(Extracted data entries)
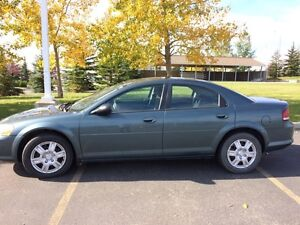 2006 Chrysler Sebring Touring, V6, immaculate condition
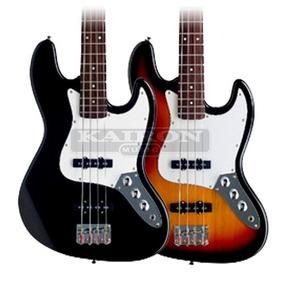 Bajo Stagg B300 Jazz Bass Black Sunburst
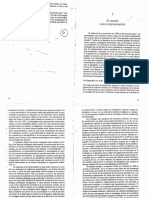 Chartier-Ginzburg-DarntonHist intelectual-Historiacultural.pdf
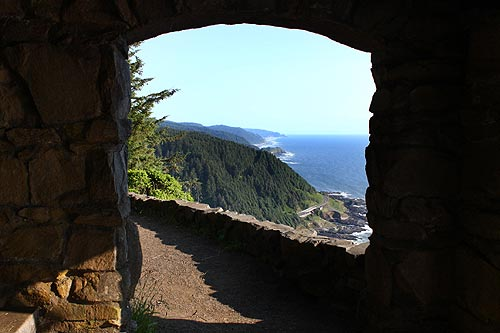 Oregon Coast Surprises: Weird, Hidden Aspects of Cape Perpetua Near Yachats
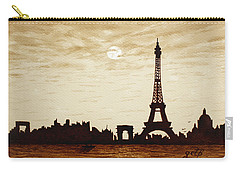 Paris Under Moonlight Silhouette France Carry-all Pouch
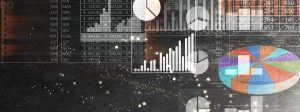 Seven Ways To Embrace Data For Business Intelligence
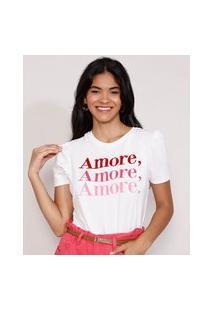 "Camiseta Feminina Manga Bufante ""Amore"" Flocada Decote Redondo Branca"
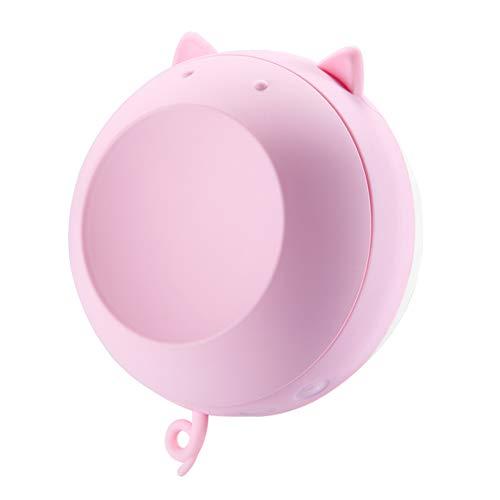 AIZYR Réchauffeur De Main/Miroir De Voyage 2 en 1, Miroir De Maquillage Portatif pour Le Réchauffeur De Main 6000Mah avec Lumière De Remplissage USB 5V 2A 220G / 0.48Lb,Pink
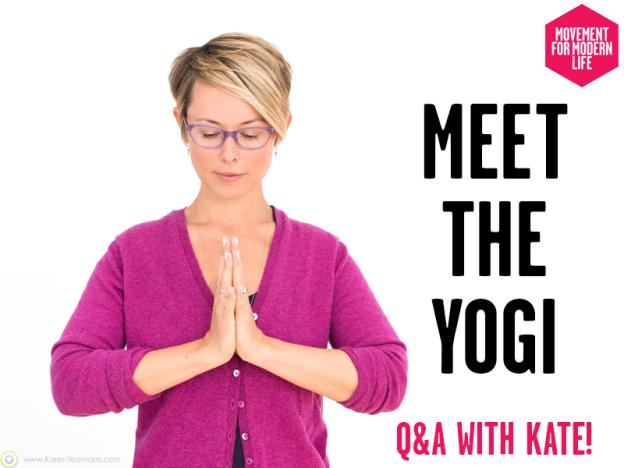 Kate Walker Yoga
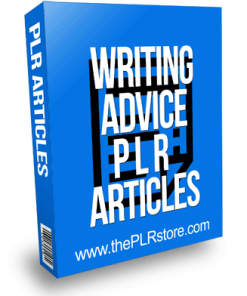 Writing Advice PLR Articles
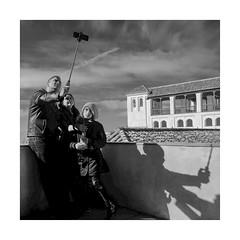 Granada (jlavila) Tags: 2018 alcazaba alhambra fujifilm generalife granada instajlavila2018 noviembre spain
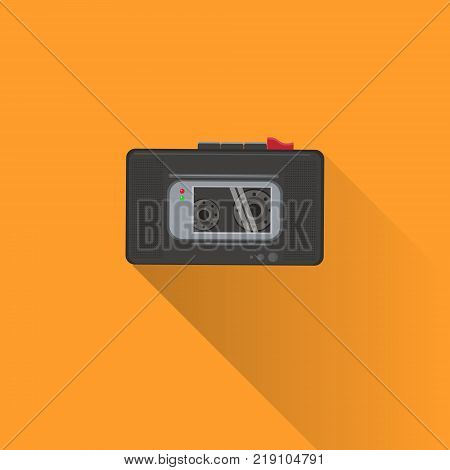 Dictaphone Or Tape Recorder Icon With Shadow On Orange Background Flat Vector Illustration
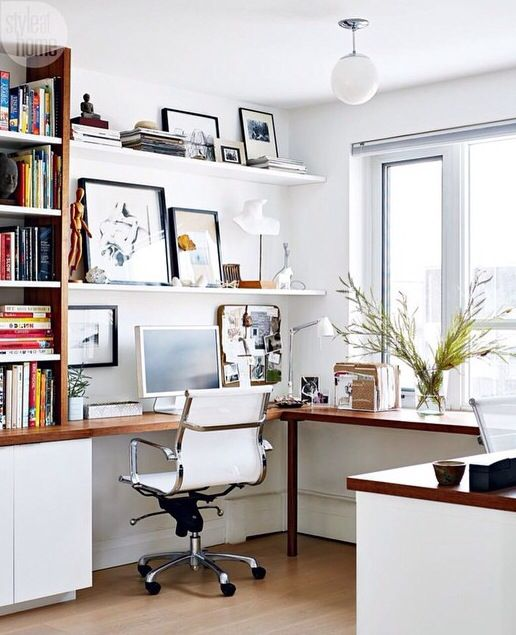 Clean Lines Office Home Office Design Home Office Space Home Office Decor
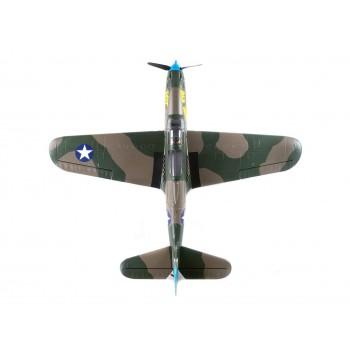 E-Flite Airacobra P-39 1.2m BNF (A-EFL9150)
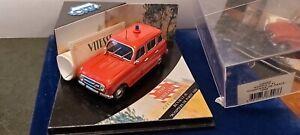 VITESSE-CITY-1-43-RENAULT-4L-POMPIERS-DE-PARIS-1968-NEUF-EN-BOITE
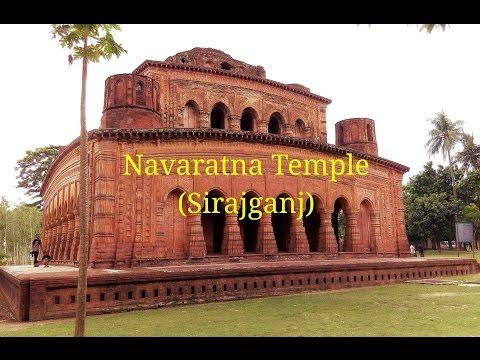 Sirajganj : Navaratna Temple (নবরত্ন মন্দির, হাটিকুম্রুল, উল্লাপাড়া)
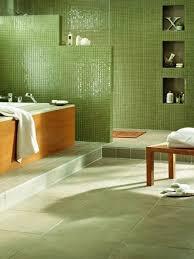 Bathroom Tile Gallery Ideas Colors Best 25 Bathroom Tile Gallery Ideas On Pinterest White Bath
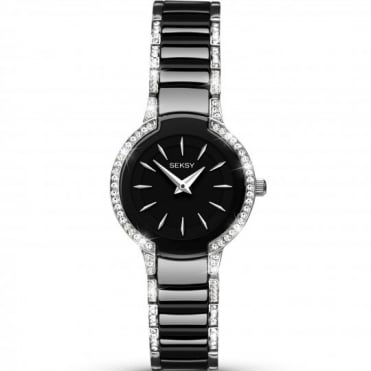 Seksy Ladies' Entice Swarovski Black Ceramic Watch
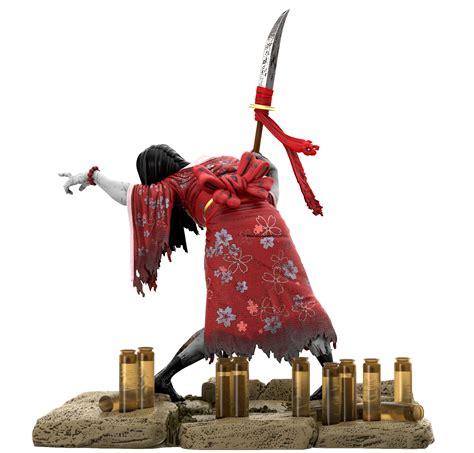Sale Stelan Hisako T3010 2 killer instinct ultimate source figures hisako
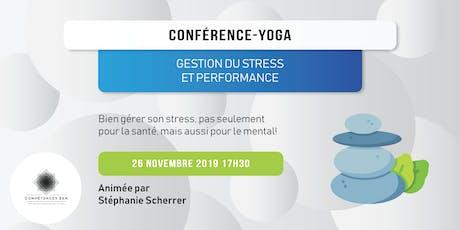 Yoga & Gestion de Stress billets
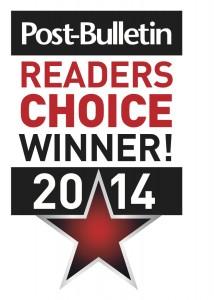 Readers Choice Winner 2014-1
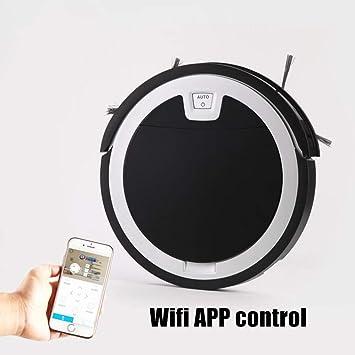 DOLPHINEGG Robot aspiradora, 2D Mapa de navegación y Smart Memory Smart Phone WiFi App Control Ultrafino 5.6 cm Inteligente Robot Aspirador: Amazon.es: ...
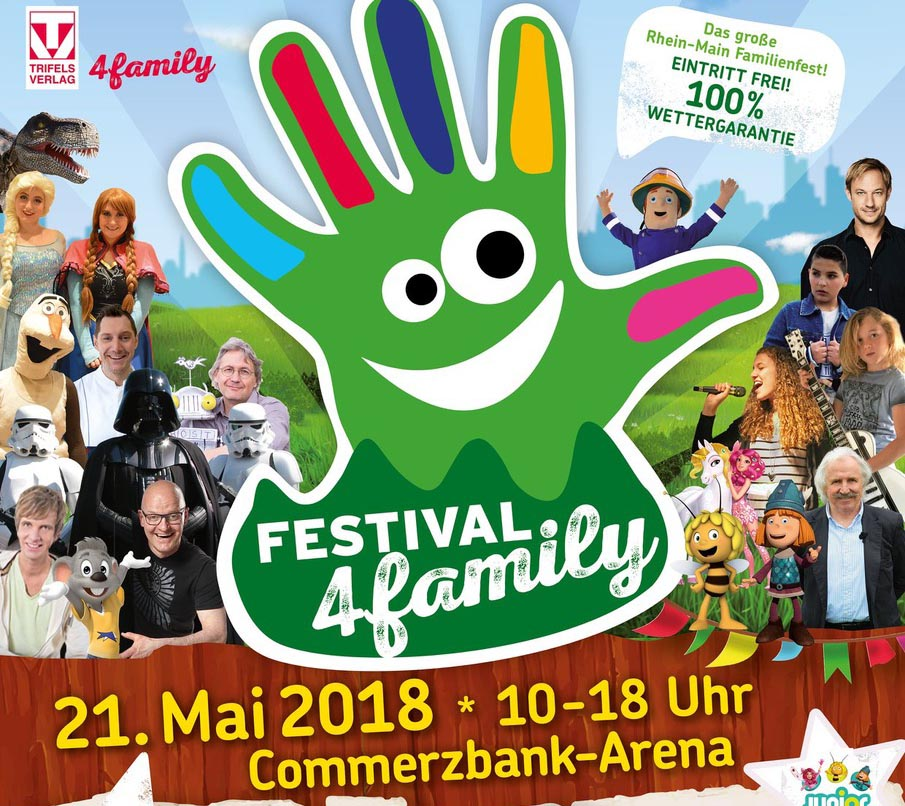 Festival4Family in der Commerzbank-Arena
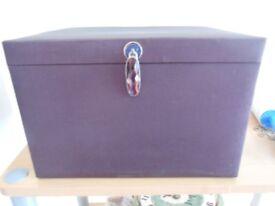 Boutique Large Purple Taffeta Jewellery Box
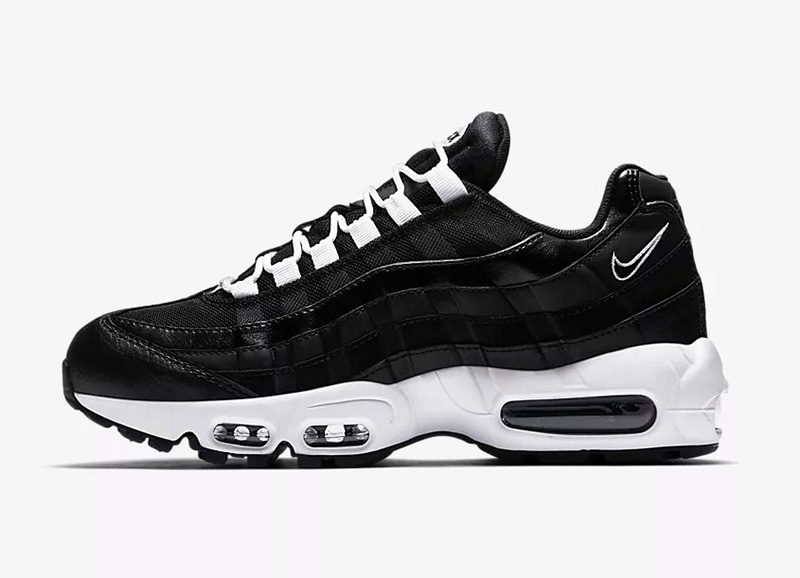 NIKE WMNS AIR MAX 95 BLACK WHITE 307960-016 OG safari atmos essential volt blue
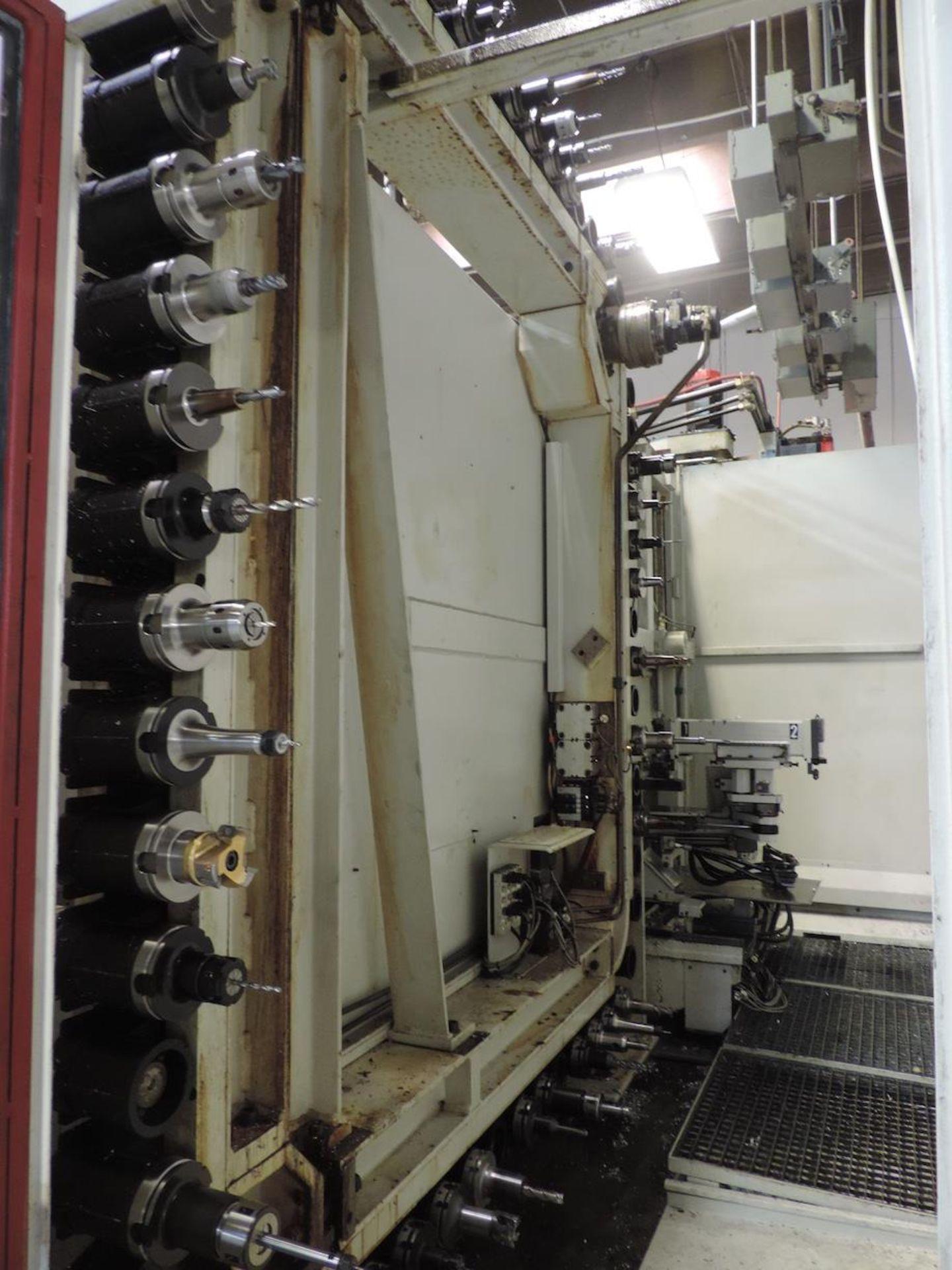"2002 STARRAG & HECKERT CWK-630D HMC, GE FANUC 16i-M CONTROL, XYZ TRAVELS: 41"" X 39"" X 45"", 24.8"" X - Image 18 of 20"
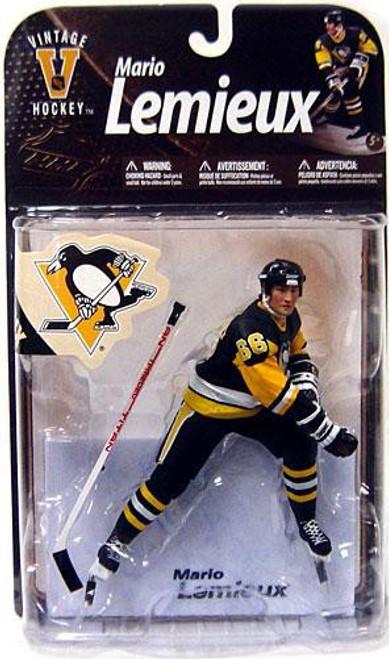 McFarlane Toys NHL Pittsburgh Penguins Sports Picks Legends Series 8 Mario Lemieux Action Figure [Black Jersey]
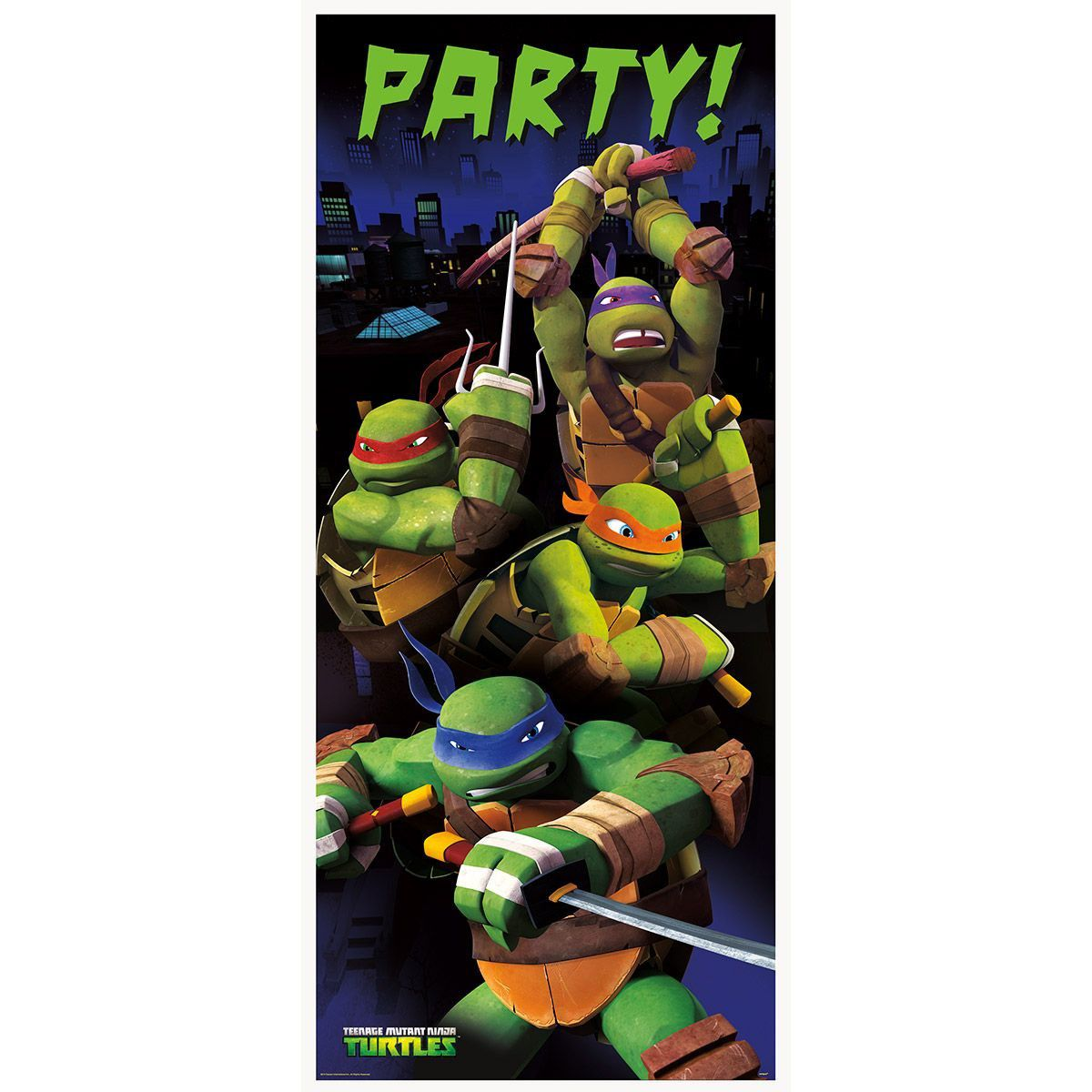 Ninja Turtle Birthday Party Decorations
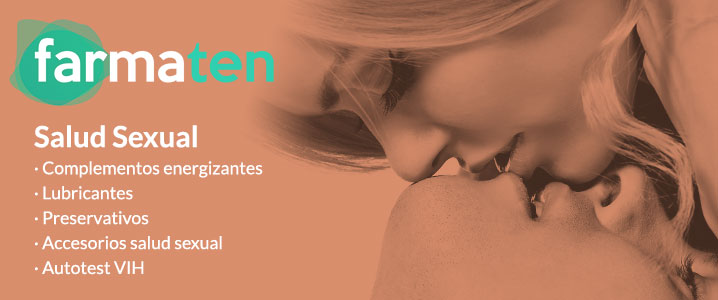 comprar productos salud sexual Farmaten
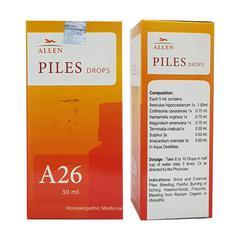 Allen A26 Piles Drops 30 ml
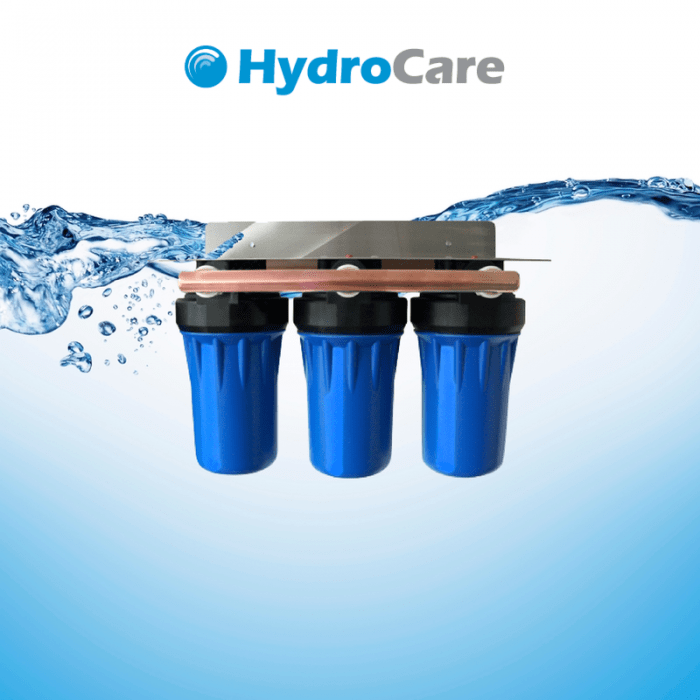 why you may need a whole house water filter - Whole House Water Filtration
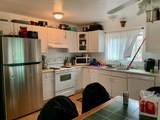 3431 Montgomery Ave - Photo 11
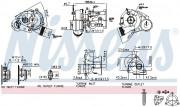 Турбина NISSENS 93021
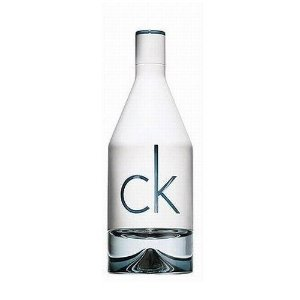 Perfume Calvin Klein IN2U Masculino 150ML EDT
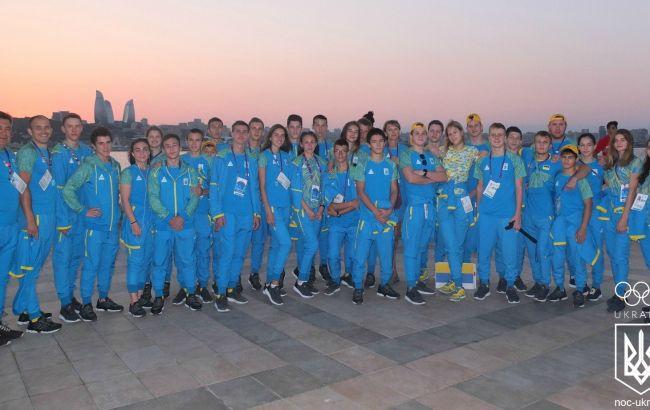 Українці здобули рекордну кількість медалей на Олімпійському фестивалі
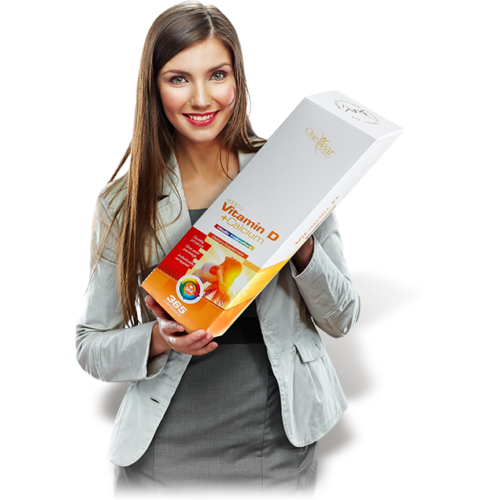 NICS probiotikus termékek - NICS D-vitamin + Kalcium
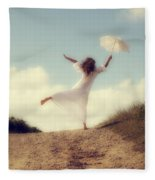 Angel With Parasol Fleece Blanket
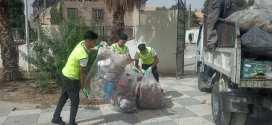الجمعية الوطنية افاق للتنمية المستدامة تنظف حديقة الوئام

Exercise. Take the records from their first line through the line containing "Allen A26 Piles Drops 30 ml" and please return exactly those lines, both ends included, minus the pictures.

Output for this exercise.
 2006 Chrysler Sebring Touring, V6, immaculate condition
 Bajo Stagg B300 Jazz Bass Black Sunburst
 Chartier-Ginzburg-DarntonHist intelectual-Historiacultural.pdf
 Oregon Coast Surprises: Weird, Hidden Aspects of Cape Perpetua Near Yachats
 Paris Under Moonlight Silhouette France Carry-all Pouch
 Seven Ways To Embrace Data For Business Intelligence
 "Camiseta Feminina Manga Bufante ""Amore"" Flocada Decote Redondo Branca"
 AIZYR Réchauffeur De Main/Miroir De Voyage 2 en 1, Miroir De Maquillage Portatif pour Le Réchauffeur De Main 6000Mah avec Lumière De Remplissage USB 5V 2A 220G / 0.48Lb,Pink
 Kate Walker Yoga
 Writing Advice PLR Articles
 Granada (jlavila) Tags: 2018 alcazaba alhambra fujifilm generalife granada instajlavila2018 noviembre spain
 Dictaphone Or Tape Recorder Icon With Shadow On Orange Background Flat Vector Illustration
 Clean Lines Office Home Office Design Home Office Space Home Office Decor
 E-Flite Airacobra P-39 1.2m BNF (A-EFL9150)
 VITESSE-CITY-1-43-RENAULT-4L-POMPIERS-DE-PARIS-1968-NEUF-EN-BOITE
 Sirajganj : Navaratna Temple (নবরত্ন মন্দির, হাটিকুম্রুল, উল্লাপাড়া)
 Bathroom Tile Gallery Ideas Colors Best 25 Bathroom Tile Gallery Ideas On Pinterest White Bath
 Seksy Ladies' Entice Swarovski Black Ceramic Watch
Sale Stelan Hisako T3010 2 killer instinct ultimate source figures hisako
 Yoga & Gestion de Stress billets
 Readers Choice Winner 2014-1
 DOLPHINEGG Robot aspiradora, 2D Mapa de navegación y Smart Memory Smart Phone WiFi App Control Ultrafino 5.6 cm Inteligente Robot Aspirador: Amazon.es: ...
 Festival4Family in der Commerzbank-Arena
 Boutique Large Purple Taffeta Jewellery Box
 NIKE WMNS AIR MAX 95 BLACK WHITE 307960-016 OG safari atmos essential volt blue
"2002 STARRAG & HECKERT CWK-630D HMC, GE FANUC 16i-M CONTROL, XYZ TRAVELS: 41"" X 39"" X 45"", 24.8"" X - Image 18 of 20"
 McFarlane Toys NHL Pittsburgh Penguins Sports Picks Legends Series 8 Mario Lemieux Action Figure [Black Jersey]
 Ninja Turtle Birthday Party Decorations
 comprar productos salud sexual Farmaten
 Allen A26 Piles Drops 30 ml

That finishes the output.